[Collected data entries]
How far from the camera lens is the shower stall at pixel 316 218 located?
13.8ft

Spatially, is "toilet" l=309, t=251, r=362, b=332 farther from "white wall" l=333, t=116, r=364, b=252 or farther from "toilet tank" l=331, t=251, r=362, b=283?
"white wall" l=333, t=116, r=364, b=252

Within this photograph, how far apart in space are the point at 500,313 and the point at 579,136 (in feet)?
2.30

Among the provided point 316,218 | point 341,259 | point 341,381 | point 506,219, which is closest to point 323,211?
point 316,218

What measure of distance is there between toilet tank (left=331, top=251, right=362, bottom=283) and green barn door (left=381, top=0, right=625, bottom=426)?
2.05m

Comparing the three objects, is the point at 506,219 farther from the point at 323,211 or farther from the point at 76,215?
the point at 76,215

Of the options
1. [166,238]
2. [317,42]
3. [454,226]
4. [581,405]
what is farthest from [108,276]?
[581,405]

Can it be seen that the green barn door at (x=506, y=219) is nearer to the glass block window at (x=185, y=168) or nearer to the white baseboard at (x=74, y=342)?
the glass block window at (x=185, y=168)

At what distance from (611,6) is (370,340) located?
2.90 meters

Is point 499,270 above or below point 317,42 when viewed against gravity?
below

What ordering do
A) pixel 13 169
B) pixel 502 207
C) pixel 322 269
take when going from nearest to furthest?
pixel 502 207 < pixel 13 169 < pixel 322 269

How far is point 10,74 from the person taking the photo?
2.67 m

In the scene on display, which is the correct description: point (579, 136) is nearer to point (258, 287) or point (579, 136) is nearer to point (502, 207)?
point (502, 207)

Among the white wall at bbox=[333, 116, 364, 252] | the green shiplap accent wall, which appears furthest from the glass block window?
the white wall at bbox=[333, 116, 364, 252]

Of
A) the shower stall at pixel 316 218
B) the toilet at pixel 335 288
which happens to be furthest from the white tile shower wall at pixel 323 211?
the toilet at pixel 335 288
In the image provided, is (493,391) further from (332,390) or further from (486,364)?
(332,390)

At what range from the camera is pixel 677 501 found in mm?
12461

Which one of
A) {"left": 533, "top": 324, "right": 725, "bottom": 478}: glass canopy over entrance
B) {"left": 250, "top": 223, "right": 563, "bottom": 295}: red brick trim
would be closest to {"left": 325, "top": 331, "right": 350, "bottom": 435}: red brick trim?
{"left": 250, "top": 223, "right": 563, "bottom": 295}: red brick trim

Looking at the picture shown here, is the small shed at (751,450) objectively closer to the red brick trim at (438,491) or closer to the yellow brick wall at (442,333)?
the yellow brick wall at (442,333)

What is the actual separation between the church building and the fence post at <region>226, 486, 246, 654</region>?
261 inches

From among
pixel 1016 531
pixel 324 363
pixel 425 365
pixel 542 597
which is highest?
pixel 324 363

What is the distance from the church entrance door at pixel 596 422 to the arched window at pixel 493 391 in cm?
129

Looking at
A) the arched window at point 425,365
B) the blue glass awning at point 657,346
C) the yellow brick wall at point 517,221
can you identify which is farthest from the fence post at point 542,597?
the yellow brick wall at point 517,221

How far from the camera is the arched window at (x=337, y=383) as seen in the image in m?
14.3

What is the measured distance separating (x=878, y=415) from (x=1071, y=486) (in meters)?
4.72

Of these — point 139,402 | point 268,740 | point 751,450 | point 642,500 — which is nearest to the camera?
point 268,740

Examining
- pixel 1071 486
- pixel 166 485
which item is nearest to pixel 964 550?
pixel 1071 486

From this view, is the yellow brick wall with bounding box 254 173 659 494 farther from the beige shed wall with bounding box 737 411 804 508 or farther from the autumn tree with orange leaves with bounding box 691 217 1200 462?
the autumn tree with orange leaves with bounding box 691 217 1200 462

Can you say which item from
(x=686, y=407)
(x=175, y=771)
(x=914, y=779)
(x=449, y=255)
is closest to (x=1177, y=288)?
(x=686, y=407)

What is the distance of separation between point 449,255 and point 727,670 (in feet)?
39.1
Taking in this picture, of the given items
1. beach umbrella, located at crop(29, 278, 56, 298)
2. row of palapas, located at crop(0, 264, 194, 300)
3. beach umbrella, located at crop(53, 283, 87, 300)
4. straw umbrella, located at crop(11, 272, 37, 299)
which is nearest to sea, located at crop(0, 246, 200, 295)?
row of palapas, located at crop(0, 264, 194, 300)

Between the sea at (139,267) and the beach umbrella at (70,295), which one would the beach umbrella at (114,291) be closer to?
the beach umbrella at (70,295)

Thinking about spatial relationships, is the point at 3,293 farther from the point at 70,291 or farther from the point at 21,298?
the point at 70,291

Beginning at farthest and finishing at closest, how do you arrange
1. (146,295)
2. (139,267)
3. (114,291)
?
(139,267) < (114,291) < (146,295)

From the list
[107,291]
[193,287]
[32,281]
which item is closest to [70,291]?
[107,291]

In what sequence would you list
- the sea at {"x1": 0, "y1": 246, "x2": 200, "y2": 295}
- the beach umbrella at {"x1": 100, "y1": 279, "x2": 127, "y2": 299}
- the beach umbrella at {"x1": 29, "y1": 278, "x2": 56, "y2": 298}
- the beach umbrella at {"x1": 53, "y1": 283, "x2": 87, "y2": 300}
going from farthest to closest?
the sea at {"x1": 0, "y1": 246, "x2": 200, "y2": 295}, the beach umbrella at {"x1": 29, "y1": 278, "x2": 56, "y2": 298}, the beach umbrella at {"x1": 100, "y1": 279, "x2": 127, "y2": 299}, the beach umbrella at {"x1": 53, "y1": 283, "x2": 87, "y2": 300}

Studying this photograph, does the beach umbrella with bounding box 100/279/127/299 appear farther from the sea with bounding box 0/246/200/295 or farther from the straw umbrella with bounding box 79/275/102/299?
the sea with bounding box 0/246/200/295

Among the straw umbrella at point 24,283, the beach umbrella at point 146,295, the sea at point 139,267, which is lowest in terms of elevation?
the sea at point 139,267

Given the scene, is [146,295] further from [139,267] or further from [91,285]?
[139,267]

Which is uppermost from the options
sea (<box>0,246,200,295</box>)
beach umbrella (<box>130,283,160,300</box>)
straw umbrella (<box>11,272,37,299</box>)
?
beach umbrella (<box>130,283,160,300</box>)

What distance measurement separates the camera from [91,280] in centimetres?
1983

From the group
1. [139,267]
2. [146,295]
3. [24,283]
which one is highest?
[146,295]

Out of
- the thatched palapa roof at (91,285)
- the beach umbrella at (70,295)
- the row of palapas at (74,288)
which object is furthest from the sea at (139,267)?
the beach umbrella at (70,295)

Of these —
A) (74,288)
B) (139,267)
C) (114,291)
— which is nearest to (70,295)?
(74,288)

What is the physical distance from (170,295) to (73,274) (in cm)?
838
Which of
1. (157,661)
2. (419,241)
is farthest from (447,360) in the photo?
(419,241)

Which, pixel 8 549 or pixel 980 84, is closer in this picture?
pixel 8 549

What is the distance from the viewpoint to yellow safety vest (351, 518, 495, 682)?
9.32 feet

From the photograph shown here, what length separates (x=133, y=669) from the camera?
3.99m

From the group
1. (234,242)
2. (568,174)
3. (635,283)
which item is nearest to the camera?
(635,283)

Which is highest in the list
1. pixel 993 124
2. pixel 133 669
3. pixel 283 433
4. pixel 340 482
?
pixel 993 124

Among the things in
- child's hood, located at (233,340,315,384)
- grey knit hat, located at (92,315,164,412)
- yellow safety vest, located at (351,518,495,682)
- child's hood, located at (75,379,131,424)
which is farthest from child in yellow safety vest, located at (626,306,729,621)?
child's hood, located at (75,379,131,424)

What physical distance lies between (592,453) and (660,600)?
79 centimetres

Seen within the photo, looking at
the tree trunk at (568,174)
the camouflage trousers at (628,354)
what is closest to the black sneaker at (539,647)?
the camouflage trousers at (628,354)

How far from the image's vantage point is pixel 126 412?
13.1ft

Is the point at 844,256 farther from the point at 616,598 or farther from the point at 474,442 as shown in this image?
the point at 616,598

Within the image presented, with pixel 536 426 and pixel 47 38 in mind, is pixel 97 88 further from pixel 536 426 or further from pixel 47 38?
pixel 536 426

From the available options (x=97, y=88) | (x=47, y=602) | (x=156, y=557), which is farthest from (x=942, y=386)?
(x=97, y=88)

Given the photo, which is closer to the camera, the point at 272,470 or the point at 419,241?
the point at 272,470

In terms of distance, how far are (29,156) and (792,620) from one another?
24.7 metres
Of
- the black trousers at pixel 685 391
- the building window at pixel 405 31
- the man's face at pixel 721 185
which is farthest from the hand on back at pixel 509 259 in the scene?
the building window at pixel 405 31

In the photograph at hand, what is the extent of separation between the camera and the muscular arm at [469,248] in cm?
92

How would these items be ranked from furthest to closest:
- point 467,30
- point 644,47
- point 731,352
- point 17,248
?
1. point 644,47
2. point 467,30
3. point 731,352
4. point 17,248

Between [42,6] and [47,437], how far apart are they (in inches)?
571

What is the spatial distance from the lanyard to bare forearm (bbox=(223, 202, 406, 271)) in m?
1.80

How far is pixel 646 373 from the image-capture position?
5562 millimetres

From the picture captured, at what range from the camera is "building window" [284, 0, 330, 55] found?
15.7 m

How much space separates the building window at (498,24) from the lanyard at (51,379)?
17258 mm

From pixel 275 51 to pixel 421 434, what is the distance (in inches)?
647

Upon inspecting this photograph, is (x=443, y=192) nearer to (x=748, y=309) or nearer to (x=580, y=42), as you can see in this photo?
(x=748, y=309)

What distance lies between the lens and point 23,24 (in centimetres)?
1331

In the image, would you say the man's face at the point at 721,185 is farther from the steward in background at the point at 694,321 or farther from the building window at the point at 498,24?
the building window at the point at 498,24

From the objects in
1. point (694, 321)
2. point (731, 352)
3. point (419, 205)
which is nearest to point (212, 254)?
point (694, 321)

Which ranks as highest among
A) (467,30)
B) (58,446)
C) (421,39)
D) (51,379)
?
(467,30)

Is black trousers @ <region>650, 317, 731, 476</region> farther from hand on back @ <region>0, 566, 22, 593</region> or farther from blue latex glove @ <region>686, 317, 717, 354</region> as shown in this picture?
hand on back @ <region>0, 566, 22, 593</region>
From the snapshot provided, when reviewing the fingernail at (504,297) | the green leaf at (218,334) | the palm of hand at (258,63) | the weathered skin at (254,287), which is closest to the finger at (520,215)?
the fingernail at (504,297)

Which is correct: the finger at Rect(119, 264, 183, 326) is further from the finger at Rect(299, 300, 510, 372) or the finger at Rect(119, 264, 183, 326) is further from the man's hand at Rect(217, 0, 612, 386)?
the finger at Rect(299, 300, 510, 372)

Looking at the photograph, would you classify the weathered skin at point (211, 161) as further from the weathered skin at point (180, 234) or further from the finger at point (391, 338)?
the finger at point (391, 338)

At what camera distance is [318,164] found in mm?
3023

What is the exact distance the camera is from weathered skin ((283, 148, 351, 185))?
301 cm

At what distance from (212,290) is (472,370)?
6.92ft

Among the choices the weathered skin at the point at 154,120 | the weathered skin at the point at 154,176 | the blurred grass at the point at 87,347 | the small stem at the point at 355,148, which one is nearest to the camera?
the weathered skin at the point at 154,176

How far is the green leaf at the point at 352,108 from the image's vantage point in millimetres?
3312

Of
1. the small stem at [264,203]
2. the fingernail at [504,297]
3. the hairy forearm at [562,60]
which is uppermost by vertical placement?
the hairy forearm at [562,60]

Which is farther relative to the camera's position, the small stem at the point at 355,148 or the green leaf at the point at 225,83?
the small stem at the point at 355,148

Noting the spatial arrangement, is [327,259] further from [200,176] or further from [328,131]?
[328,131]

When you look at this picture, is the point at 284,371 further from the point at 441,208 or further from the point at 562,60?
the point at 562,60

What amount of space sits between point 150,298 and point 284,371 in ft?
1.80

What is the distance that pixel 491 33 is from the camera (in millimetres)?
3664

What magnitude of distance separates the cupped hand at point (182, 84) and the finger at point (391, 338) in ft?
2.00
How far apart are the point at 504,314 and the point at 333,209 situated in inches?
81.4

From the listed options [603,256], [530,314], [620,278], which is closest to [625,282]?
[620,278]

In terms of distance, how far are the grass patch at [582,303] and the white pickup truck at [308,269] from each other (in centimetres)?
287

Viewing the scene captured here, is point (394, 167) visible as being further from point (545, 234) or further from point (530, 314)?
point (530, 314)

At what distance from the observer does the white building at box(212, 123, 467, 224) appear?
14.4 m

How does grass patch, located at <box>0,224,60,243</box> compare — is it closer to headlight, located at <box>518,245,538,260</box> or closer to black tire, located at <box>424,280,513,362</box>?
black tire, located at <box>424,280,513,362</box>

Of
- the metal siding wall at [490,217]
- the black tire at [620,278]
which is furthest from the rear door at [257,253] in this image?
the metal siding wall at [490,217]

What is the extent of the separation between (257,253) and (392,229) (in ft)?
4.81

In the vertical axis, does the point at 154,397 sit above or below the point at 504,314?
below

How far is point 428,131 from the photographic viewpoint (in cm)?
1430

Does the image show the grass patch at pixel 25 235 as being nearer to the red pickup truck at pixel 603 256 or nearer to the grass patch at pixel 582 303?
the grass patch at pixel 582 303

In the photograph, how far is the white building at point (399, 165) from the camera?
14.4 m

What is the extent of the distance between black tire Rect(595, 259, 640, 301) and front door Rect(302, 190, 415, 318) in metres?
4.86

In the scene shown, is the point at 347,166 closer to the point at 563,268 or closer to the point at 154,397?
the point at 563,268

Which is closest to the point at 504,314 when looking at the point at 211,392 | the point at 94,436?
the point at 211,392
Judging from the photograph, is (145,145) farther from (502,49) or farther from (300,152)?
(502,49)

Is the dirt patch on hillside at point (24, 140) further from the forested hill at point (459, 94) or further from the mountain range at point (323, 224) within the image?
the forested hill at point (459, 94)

Exercise brief:
Quote, without any change, each line from the one that contains "What is the extent of the distance" through the end of the material.

Result of this exercise:
What is the extent of the distance between black tire Rect(595, 259, 640, 301) and front door Rect(302, 190, 415, 318) in metres?
4.86

In the scene shown, is the point at 347,166 closer to the point at 563,268 or closer to the point at 154,397?
the point at 563,268

Which is closest to the point at 504,314 when looking at the point at 211,392 | the point at 94,436?
the point at 211,392
Judging from the photograph, is (145,145) farther from (502,49) or farther from (300,152)?
(502,49)

Is the dirt patch on hillside at point (24, 140) further from the forested hill at point (459, 94) or further from the mountain range at point (323, 224) within the image?
the forested hill at point (459, 94)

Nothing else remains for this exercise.